Um no. Contrary to the popular belief of the large number of unintelligent fans and the media that blew that out of proportion to cater to the large demographic, that had little if anything to do with the out come of that game. It was on 3rd and 1 with the lions leading in cowboys territory with 8 minutes left. If you need a penalty to pick up 1 yard, you don't deserve to win. Especially if you proceed to punt the ball 10 yards and fumble the game away twice on the last drive.
Not to mention the countless other calls that went Detroit's way like the bs pi on Williams where he was pushed into a db by another db, the roughing the kicker call the ultimately gave them a TD that was not called on the lions later for the exact same thing, etc.
Rogers winner.......Romo loser
Bad rule, but the rule is the rule. Black and white, correct call. Unlike last week when it was total judgement call, mysterious flag pickup never before seen in history.
The Detroit call was at least debatable.

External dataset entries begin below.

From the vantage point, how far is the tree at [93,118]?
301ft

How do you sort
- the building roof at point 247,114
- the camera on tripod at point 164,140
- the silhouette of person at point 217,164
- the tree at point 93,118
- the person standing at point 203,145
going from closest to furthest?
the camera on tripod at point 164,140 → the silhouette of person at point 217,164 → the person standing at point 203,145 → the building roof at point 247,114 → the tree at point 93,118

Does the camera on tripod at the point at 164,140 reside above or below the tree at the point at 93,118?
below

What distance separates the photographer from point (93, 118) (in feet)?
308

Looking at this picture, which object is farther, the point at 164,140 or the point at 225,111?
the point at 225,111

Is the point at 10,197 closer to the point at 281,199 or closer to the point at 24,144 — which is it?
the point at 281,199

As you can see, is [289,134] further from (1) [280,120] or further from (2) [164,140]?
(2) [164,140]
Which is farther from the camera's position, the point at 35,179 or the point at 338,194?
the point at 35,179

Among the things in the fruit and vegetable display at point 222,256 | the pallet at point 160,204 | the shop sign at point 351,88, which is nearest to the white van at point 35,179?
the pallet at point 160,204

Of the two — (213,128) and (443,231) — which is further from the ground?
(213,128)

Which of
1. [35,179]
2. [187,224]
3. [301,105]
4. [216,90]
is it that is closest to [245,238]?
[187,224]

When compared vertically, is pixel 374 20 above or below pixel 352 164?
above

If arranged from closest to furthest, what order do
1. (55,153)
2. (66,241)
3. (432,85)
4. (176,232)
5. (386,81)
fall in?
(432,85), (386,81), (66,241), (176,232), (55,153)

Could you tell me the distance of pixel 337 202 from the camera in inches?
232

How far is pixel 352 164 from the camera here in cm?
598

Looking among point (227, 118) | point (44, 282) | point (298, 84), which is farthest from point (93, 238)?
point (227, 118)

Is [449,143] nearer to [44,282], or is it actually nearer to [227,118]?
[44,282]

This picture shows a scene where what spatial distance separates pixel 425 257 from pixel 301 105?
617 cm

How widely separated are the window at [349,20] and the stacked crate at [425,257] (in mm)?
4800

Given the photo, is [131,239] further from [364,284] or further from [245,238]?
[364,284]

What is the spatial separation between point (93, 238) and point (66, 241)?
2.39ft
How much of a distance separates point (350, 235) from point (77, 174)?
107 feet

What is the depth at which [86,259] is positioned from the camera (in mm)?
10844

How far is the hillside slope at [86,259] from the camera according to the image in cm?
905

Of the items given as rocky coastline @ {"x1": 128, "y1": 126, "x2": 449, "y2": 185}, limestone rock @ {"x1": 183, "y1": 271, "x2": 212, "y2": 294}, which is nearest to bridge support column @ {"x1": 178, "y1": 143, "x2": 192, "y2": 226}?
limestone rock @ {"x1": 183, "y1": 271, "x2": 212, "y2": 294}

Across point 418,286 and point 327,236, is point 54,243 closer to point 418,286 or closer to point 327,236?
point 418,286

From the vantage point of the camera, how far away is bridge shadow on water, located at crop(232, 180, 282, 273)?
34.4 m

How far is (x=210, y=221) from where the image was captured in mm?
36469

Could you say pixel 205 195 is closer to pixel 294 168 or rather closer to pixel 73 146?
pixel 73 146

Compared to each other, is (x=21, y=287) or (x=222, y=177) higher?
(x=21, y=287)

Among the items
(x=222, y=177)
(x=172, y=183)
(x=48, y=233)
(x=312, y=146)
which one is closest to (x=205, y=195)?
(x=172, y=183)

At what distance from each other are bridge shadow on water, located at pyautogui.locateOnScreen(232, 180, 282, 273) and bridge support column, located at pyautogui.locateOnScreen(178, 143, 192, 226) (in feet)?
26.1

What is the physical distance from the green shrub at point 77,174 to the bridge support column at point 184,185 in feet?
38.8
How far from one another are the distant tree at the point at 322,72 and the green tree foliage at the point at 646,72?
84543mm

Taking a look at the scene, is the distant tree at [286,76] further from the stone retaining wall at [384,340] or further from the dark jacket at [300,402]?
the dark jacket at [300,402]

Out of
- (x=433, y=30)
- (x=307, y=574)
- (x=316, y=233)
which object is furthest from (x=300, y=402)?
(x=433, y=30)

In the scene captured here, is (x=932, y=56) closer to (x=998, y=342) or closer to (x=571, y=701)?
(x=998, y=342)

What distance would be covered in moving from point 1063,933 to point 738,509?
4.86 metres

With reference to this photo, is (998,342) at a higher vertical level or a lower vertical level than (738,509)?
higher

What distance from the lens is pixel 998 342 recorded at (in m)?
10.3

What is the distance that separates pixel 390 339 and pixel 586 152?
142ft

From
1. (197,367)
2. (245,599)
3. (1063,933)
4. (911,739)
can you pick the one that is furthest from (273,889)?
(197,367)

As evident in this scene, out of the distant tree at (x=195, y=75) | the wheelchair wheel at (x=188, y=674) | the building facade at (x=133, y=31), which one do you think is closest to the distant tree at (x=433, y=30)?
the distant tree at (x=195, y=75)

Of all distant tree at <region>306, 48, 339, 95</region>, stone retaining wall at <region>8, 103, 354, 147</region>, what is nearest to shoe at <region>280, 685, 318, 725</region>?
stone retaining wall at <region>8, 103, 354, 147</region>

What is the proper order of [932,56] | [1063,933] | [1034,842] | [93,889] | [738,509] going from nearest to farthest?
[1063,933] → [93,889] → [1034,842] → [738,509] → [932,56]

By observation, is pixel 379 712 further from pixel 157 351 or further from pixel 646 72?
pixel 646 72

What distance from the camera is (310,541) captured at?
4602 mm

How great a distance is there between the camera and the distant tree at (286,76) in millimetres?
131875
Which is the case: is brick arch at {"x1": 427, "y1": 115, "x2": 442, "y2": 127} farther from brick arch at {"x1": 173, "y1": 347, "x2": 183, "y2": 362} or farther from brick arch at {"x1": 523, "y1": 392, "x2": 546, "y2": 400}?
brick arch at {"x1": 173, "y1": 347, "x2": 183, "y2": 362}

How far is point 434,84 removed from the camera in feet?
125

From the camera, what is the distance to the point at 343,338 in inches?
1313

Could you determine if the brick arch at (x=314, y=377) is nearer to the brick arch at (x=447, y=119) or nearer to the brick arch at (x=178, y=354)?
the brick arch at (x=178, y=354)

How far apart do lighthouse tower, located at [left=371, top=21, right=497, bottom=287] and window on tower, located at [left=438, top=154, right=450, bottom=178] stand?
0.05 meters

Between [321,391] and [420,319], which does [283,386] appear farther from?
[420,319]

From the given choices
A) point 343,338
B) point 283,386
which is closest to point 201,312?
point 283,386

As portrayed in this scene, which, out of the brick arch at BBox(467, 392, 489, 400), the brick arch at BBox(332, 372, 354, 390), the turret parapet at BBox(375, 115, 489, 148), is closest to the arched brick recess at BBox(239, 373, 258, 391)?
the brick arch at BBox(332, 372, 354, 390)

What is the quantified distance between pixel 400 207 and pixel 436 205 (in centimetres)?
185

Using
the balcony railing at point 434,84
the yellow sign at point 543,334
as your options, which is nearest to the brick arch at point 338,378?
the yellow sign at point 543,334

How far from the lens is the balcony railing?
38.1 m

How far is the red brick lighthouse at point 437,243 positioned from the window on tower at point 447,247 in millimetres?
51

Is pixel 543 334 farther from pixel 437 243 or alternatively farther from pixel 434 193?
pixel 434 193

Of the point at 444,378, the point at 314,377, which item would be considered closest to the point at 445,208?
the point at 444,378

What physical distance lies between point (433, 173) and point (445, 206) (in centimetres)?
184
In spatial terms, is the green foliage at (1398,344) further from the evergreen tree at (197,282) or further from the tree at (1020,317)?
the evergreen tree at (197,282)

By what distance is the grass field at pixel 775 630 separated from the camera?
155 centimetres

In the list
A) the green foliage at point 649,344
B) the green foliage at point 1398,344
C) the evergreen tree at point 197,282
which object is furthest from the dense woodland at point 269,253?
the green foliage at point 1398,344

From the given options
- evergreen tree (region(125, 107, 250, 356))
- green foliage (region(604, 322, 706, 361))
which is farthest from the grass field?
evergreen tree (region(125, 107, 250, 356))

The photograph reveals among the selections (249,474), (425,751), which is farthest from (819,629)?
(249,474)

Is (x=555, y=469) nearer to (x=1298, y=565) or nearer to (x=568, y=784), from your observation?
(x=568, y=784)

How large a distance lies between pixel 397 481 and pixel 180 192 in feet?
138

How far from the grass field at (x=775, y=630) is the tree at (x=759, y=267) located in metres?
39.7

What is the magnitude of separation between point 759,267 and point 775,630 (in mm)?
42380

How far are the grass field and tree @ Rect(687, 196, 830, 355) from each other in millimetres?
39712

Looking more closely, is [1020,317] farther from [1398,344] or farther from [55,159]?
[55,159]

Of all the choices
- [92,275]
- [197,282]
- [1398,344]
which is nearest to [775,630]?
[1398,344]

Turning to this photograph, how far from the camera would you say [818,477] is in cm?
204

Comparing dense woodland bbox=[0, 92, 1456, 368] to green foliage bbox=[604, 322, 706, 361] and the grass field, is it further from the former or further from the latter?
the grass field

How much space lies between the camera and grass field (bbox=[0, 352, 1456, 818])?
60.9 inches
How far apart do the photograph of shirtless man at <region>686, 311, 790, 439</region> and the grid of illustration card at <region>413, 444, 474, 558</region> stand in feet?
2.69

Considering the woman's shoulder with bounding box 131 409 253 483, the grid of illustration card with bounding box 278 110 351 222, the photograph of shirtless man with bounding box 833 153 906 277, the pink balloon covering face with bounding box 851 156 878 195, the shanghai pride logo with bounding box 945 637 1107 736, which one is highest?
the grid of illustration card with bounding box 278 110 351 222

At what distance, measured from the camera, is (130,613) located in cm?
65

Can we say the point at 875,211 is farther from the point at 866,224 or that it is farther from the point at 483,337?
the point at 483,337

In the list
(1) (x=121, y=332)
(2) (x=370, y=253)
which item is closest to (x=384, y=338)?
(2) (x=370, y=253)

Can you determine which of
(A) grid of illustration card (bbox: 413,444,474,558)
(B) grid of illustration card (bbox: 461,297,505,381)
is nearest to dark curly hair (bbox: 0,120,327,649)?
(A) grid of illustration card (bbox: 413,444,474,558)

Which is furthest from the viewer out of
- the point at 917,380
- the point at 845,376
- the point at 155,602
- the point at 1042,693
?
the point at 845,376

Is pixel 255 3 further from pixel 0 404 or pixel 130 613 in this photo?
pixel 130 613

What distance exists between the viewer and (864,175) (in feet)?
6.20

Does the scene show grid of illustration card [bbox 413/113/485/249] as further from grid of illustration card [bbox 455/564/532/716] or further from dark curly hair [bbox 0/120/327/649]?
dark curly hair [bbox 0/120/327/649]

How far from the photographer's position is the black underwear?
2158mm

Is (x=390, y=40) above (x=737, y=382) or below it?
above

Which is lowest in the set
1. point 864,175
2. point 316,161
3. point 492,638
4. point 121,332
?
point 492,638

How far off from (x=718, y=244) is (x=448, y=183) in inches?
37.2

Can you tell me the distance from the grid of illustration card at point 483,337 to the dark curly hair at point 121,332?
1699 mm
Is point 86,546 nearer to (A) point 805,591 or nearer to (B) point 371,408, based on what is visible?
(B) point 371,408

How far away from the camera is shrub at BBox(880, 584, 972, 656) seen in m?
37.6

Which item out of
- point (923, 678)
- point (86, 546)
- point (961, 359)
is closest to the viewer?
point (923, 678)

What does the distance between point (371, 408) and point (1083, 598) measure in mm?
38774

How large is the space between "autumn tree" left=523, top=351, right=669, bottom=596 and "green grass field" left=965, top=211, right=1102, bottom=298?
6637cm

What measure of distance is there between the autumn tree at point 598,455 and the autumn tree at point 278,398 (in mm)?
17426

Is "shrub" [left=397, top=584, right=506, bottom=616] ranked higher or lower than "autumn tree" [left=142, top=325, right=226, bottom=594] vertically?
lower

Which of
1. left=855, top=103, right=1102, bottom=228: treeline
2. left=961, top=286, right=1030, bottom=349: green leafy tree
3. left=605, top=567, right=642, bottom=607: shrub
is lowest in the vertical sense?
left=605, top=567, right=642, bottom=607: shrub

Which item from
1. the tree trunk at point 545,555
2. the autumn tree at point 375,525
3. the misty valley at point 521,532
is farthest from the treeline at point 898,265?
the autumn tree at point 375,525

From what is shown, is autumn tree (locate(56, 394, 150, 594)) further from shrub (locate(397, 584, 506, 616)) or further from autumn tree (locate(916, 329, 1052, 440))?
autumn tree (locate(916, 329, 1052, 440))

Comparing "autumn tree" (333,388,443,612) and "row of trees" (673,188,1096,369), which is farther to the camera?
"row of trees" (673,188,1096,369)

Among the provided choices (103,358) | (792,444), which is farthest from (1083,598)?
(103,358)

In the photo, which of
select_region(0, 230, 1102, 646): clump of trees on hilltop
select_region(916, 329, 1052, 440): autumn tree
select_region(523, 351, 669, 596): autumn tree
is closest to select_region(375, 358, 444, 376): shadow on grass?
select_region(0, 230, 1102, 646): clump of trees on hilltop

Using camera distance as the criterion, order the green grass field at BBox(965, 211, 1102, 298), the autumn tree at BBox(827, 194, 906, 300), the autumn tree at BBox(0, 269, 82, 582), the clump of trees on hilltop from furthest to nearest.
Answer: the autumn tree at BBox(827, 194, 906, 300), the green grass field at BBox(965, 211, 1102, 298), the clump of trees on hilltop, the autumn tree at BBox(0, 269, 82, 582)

This I don't understand. Is a football moved defined? If having control of the ball and running forward is not a football move then you could catch the ball, run 60 yards straight down field, drop it, and day it was incomplete
My understanding is that if there is ANY contact with the defender after control of the ball is established then the ruling the officials used to overturn the play does not apply. While it was very minimal, there was contact after the catch and therefore changes the way the play is viewed all together. Either way, terrible call by the officials. They blew it on Cobb's catch in the final seconds of the first half also. Really bad officiating all the way around.
For all those who doubt the call...here is the actual rule... N.F.L. Rule 8, Section 1, Article 3, Item 1: Going to the ground. If a player goes to the ground in the act of catching a pass (with or without contact by an opponent), he must maintain control of the ball after he touches the ground, whether in the field of play or the end zone. If he loses control of the ball, and the ball touches the ground before he regains control, the pass is incomplete. If he regains control prior to the ball touching the ground, the pass is complete.
Terry Webster wrote:For all those who doubt the call...here is the actual rule... N.F.L. Rule 8, Section 1, Article 3, Item 1: Going to the ground. If a player goes to the ground in the act of catching a pass (with or without contact by an opponent), he must maintain control of the ball after he touches the ground, whether in the field of play or the end zone. If he loses control of the ball, and the ball touches the ground before he regains control, the pass is incomplete. If he regains control prior to the ball touching the ground, the pass is complete.
Nobody is questioning this rule, the question is whether he was in the act of catching, or had completed the catch and had control. Thus the "football move" debate
DanFreibergerForHeisman wrote:He was bobbling it continuously and it hit the ground. There was never control. I'm surprised everybody is so worked up about this one.
That's absolutely not true. When he looked and dove for the end zone he had complete control of the ball. It was secure in his arm. No bobble at all.
SMU-12 NCAA appearances, 1 Final Four 2014-15 & 2016-17 AAC Men's Basketball Champs
It bobbled when it hit the ground and rolled...he didn't take it all the way to the ground and a stumble after the catch isn't a football move. There was no lunge just an arm extension.
Last edited by 03Mustang on Sun Jan 11, 2015 5:09 pm, edited 1 time in total.